Marmara Bölgesi İçin Deprem Gerçekleri
Geçtiğimiz 23 Nisan’da Silivri açıklarında meydana gelen 6,2 büyüklüğündeki depremin yerini başarıyla öngören Prof. Dr. Şener Üşümezsoy, Marmara Bölgesi’ndeki deprem riskine dair yeni ve önemli değerlendirmelerde bulundu.
Yaygın Deprem Söylentileri ve Bilimsel Gerçekler
Prof. Dr. Üşümezsoy, kamuoyunda sıkça tekrarlanan “İstanbul’da 7.2 büyüklüğünde büyük bir deprem olacak” şeklindeki iddiaların, hatalı fay modeli varsayımlarına dayandığını belirtti. Bu tür açıklamaları “bilimsel temelden yoksun” ve “asılsız” olarak tanımlayan Üşümezsoy, halkın yanlış bilgilendirilmesine karşı uyarılarda bulundu.
Adalar Fayı Değil, Kumburgaz Çukuru Odağında Risk
YouTube kanalında yaptığı son açıklamada Üşümezsoy, 1999 Gölcük depremi sonrası stresin Adalar Fayı’na yüklendiği ve bu bölgede 7’nin üzerinde bir deprem beklendiği tezine şiddetle karşı çıktı. Kendi geliştirdiği Coulomb stres transferi analizlerine dayanarak, İstanbul için asıl tehdidin Kumburgaz Çukuru içindeki fay segmentinden kaynaklandığını vurguladı.
Kumburgaz İçin Beklenen Deprem Büyüklüğü: “6.5’in Üzerine Çıkmaz”
Üşümezsoy, bu fayın en fazla 10 km derinlikte olduğunu ve bu nedenle büyük deprem üretme potansiyelinin sınırlı olduğunu ifade etti. Bu fayda beklenen depremin büyüklüğünün 6.5’in altında kalacağını 2002 yılından beri söylediğini hatırlattı. Nisan ayında yaşanan 6.2 büyüklüğündeki depremin de bu analizini doğruladığını ekledi.
Asıl Tehlike İstanbul’un Güneyindeki Faylarda
Prof. Dr. Üşümezsoy’a göre, Marmara Denizi’nde büyük deprem riski taşıyan ve asıl dikkat edilmesi gereken iki aktif fay hattı İstanbul’un güneyinde konumlanıyor:
- Bozburun Fayı (Armutlu Yarımadası): 1999 Gölcük depreminin ardından stres yüklenen bu fayın henüz kırılmadığını ve önemli bir risk teşkil ettiğini belirtti.

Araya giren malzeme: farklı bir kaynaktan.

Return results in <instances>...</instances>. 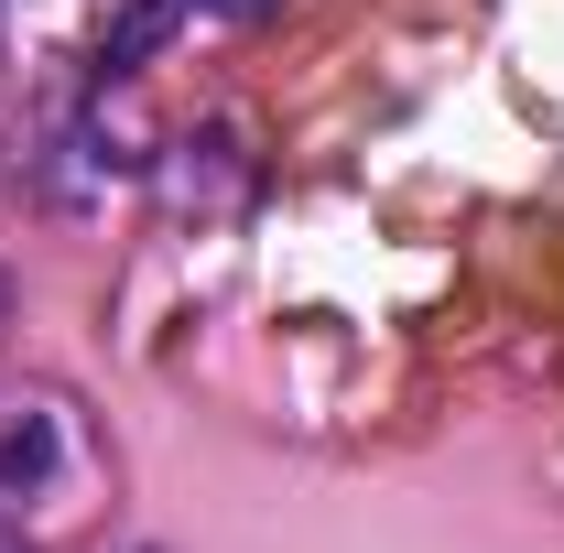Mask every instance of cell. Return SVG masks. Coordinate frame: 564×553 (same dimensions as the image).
<instances>
[{
	"instance_id": "7a4b0ae2",
	"label": "cell",
	"mask_w": 564,
	"mask_h": 553,
	"mask_svg": "<svg viewBox=\"0 0 564 553\" xmlns=\"http://www.w3.org/2000/svg\"><path fill=\"white\" fill-rule=\"evenodd\" d=\"M44 467H55V423H44V413H22V423H11V445H0V478H11V488H33Z\"/></svg>"
},
{
	"instance_id": "6da1fadb",
	"label": "cell",
	"mask_w": 564,
	"mask_h": 553,
	"mask_svg": "<svg viewBox=\"0 0 564 553\" xmlns=\"http://www.w3.org/2000/svg\"><path fill=\"white\" fill-rule=\"evenodd\" d=\"M174 22H185V0H141L131 22H120V33H109V44H98V66H109V76H131L141 55H152V44H163V33H174Z\"/></svg>"
},
{
	"instance_id": "3957f363",
	"label": "cell",
	"mask_w": 564,
	"mask_h": 553,
	"mask_svg": "<svg viewBox=\"0 0 564 553\" xmlns=\"http://www.w3.org/2000/svg\"><path fill=\"white\" fill-rule=\"evenodd\" d=\"M185 11H228V22H250V11H272V0H185Z\"/></svg>"
}]
</instances>
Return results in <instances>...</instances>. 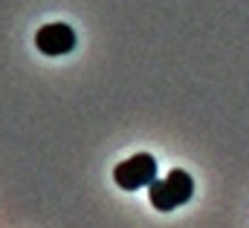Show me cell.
Wrapping results in <instances>:
<instances>
[{"instance_id":"cell-1","label":"cell","mask_w":249,"mask_h":228,"mask_svg":"<svg viewBox=\"0 0 249 228\" xmlns=\"http://www.w3.org/2000/svg\"><path fill=\"white\" fill-rule=\"evenodd\" d=\"M191 196H194V179L180 168H174L165 179H154L148 185V202L157 211H174L186 205Z\"/></svg>"},{"instance_id":"cell-2","label":"cell","mask_w":249,"mask_h":228,"mask_svg":"<svg viewBox=\"0 0 249 228\" xmlns=\"http://www.w3.org/2000/svg\"><path fill=\"white\" fill-rule=\"evenodd\" d=\"M113 179L122 191H139V188H148L154 179H157V159L151 153H136L130 159L119 162L113 168Z\"/></svg>"},{"instance_id":"cell-3","label":"cell","mask_w":249,"mask_h":228,"mask_svg":"<svg viewBox=\"0 0 249 228\" xmlns=\"http://www.w3.org/2000/svg\"><path fill=\"white\" fill-rule=\"evenodd\" d=\"M35 47L44 55H67L75 49V32L67 23H47L35 32Z\"/></svg>"}]
</instances>
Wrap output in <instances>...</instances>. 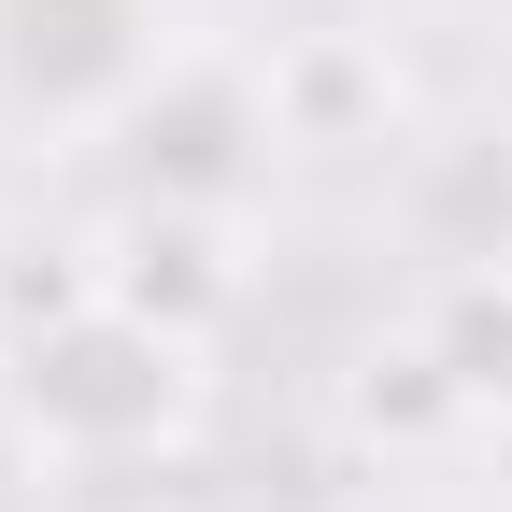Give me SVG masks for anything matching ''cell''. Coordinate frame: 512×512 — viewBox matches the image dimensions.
<instances>
[{"label":"cell","instance_id":"1","mask_svg":"<svg viewBox=\"0 0 512 512\" xmlns=\"http://www.w3.org/2000/svg\"><path fill=\"white\" fill-rule=\"evenodd\" d=\"M0 399H15V441L57 470H157L200 427V328H171L114 285H72V299L15 313Z\"/></svg>","mask_w":512,"mask_h":512},{"label":"cell","instance_id":"2","mask_svg":"<svg viewBox=\"0 0 512 512\" xmlns=\"http://www.w3.org/2000/svg\"><path fill=\"white\" fill-rule=\"evenodd\" d=\"M171 57V0H0V114L57 143H114Z\"/></svg>","mask_w":512,"mask_h":512},{"label":"cell","instance_id":"3","mask_svg":"<svg viewBox=\"0 0 512 512\" xmlns=\"http://www.w3.org/2000/svg\"><path fill=\"white\" fill-rule=\"evenodd\" d=\"M114 143H128V171H143V200H200V214H228L242 171L285 143V128H271V72H228V57L185 43L171 72H157V100L128 114Z\"/></svg>","mask_w":512,"mask_h":512},{"label":"cell","instance_id":"4","mask_svg":"<svg viewBox=\"0 0 512 512\" xmlns=\"http://www.w3.org/2000/svg\"><path fill=\"white\" fill-rule=\"evenodd\" d=\"M413 328L441 342L456 399H470V413H498V399H512V256H470V271H441V299L413 313Z\"/></svg>","mask_w":512,"mask_h":512},{"label":"cell","instance_id":"5","mask_svg":"<svg viewBox=\"0 0 512 512\" xmlns=\"http://www.w3.org/2000/svg\"><path fill=\"white\" fill-rule=\"evenodd\" d=\"M356 413H370V427H456L470 399H456V370H441V342H427V328H399V342L370 356V384H356Z\"/></svg>","mask_w":512,"mask_h":512},{"label":"cell","instance_id":"6","mask_svg":"<svg viewBox=\"0 0 512 512\" xmlns=\"http://www.w3.org/2000/svg\"><path fill=\"white\" fill-rule=\"evenodd\" d=\"M370 512H456V498H370Z\"/></svg>","mask_w":512,"mask_h":512}]
</instances>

- Sarıköy Fayı (Güney Marmara): 1953 Yenice-Gönen depremi sonrasında stresin bu fay hattına aktarıldığını ve Güney Marmara için ciddi bir tehdit oluşturduğunu vurguladı.
Tekirdağ ve Saros Körfezi’nde Risk Azaldı mı?
Medyada ve bazı uzmanlar tarafından sıkça dile getirilen Tekirdağ ve Saros Körfezi çevresindeki deprem riskine de değinen Üşümezsoy, 1912 Şarköy-Mürefte depreminin bu bölgedeki stresi büyük ölçüde boşalttığını ve bu nedenle riskin abartıldığı kadar yüksek olmadığını savundu.
Sonuç olarak Prof. Dr. Şener Üşümezsoy, İstanbul için paniğe neden olan büyük deprem senaryoları yerine, riskin Kumburgaz’ın doğusu ile Marmara Denizi’nin güneyindeki Bozburun ve Sarıköy fay hatlarında yoğunlaştığına dikkat çekmektedir.